Software Intelligence Explosion by 2040?
2
100Ṁ75
2039
43%
chance

Resolves as YES if there is strong evidence that, before January 1st 2040, there exists at least one contiguous 5‑year period (fully contained between market creation and January 1st 2040) during which frontier AI systems undergo a “software intelligence explosion” as defined below.

For this market, a software intelligence explosion (SIE) means that, over that 5‑year window:

  1. Multi‑order‑of‑magnitude software efficiency gains.

    • Algorithmic / software advances (including model architectures, training methods, data generation and curation techniques, optimization methods, inference‑time algorithms, scaffolding, agentic systems, etc.) yield at least ~two orders of magnitude (≥100×) improvement in effective capabilities at a given hardware cost, as measured by retrospective “effective compute” or efficiency analyses across key general‑purpose AI domains (especially language models and other broadly capable systems).

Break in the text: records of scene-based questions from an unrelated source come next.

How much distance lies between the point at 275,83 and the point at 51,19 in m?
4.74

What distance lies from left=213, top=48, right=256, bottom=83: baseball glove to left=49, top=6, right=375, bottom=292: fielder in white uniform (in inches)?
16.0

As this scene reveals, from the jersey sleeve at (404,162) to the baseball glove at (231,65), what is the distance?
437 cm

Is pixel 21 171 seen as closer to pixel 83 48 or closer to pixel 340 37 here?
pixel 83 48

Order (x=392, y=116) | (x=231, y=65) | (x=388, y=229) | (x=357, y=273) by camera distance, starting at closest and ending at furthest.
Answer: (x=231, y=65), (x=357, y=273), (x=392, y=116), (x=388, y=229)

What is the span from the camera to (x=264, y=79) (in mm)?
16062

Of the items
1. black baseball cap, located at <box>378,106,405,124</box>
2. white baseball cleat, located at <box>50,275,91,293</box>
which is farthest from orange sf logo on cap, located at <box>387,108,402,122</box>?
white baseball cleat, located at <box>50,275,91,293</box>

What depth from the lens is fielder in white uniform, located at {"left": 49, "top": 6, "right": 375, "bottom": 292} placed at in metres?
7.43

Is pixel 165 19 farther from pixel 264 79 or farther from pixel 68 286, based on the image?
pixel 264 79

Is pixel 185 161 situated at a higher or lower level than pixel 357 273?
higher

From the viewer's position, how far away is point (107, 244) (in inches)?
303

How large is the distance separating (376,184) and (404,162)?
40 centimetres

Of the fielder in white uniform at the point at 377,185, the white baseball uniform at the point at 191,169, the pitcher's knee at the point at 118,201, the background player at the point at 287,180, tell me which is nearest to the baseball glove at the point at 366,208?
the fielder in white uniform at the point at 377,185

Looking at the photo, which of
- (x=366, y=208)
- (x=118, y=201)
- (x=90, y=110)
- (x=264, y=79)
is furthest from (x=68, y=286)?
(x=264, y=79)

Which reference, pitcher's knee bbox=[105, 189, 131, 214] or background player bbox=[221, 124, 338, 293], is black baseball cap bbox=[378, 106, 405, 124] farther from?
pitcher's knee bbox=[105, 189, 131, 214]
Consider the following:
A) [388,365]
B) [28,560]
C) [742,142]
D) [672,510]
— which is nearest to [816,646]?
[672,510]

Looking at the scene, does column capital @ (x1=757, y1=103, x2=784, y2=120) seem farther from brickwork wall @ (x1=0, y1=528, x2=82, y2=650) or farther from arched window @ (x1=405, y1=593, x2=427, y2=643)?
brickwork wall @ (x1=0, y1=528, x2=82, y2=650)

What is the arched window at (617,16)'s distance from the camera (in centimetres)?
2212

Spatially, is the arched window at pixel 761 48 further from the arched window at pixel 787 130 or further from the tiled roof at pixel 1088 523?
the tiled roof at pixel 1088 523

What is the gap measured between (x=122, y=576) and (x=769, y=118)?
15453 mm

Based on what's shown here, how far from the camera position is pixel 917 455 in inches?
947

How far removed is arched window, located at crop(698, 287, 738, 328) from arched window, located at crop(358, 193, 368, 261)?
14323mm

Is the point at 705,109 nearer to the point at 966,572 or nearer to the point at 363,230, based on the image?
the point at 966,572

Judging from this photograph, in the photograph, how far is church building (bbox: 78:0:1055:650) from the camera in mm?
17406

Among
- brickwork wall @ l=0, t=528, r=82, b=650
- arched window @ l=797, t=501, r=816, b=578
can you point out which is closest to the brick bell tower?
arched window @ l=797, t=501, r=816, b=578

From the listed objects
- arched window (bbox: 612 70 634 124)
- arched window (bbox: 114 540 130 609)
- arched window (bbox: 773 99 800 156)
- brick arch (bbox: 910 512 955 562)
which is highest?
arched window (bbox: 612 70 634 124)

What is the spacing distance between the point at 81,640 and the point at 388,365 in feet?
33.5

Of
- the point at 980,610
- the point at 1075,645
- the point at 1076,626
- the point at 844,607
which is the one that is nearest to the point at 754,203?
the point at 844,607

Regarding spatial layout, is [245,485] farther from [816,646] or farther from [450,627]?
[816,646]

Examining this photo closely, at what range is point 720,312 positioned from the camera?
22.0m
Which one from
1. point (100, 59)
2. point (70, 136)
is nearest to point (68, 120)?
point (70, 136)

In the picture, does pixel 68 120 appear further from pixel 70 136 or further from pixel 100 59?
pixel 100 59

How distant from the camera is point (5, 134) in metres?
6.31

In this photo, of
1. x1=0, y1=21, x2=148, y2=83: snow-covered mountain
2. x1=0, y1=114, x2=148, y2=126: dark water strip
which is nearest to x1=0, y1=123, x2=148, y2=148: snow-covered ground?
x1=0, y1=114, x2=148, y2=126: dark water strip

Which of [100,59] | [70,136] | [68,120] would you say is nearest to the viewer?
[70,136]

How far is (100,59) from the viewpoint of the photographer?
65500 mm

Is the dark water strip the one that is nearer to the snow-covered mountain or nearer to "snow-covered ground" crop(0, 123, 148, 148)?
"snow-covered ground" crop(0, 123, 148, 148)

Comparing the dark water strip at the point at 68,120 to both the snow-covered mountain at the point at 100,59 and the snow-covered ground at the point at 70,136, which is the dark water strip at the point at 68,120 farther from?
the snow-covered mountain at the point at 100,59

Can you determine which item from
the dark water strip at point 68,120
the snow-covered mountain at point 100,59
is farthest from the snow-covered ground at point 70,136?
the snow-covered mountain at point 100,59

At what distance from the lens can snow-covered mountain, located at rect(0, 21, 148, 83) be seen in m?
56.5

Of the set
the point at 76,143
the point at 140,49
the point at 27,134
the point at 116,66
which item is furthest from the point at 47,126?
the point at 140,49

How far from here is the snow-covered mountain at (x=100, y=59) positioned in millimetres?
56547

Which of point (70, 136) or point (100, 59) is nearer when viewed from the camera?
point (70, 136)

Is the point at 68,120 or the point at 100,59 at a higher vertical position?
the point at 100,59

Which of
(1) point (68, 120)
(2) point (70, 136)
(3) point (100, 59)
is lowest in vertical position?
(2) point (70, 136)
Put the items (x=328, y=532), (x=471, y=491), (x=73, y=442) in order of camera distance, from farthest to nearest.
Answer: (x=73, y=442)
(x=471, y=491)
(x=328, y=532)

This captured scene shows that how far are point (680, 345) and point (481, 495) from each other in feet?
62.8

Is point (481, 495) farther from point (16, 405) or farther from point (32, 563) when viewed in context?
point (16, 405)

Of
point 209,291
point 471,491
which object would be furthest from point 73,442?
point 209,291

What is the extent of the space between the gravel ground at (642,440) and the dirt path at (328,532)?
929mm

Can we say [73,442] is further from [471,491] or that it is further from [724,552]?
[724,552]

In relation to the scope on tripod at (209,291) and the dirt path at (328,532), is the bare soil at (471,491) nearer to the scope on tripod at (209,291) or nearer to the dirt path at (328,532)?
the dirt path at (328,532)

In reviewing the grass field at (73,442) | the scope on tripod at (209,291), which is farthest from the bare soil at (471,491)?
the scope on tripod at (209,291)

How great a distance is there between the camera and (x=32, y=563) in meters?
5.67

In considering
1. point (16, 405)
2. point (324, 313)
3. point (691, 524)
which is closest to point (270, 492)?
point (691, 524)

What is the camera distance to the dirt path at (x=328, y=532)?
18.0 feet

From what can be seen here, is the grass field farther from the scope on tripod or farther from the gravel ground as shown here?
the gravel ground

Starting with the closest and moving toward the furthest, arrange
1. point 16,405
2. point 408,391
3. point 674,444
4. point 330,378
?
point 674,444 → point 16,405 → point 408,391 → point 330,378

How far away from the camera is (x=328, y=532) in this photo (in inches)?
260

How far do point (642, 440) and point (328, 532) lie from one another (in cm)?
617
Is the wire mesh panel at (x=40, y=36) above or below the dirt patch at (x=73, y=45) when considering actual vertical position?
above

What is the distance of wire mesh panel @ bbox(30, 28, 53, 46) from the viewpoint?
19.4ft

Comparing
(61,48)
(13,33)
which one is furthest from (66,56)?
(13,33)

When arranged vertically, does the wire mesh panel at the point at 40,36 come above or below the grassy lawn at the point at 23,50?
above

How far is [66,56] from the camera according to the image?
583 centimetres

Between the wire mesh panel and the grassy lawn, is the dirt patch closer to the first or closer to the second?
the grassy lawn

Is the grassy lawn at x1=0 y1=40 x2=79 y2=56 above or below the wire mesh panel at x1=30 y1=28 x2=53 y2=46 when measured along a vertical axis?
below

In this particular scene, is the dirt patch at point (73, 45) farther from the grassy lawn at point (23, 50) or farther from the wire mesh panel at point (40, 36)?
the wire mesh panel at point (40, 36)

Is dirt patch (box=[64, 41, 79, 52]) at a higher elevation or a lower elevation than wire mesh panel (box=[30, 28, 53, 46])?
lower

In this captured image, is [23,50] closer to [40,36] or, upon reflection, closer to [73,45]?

    • “Effective capabilities” here means that, holding hardware and training budget fixed, state‑of‑the‑art systems at the end of the window are vastly more capable than comparable systems at the start, in ways that matter for general reasoning, science/engineering work, and AI R&D.

  2. Self‑driving AI R&D (AI improving AI).

    • By the later part of the window, AI systems are performing a large majority of the cognitive labor involved in frontier AI research and development, including: proposing new architectures and training schemes, writing and refactoring most of the relevant code, designing and prioritizing experiments, generating and curating synthetic data, and interpreting results.

    • Humans remain involved (e.g. for goal‑setting, high‑level direction, safety and governance), but the bulk of day‑to‑day algorithmic and experimental work at the frontier is done by AI systems themselves. As a rough guide, think ≥50–80% of effective R&D “brainpower” coming from AI rather than humans at leading labs.

Hardware progress (better chips, more datacenters, higher training budgets) is allowed and expected in YES worlds. However, the spirit of the question is that the explosive dynamic is primarily software‑driven and AI‑automated. If, in hindsight, the main story of AI progress in every 5‑year period before 2040 is “we bought a lot more compute and scaled known techniques,” with only modest, human‑driven algorithmic progress and limited AI automation of AI R&D, this market should resolve NO.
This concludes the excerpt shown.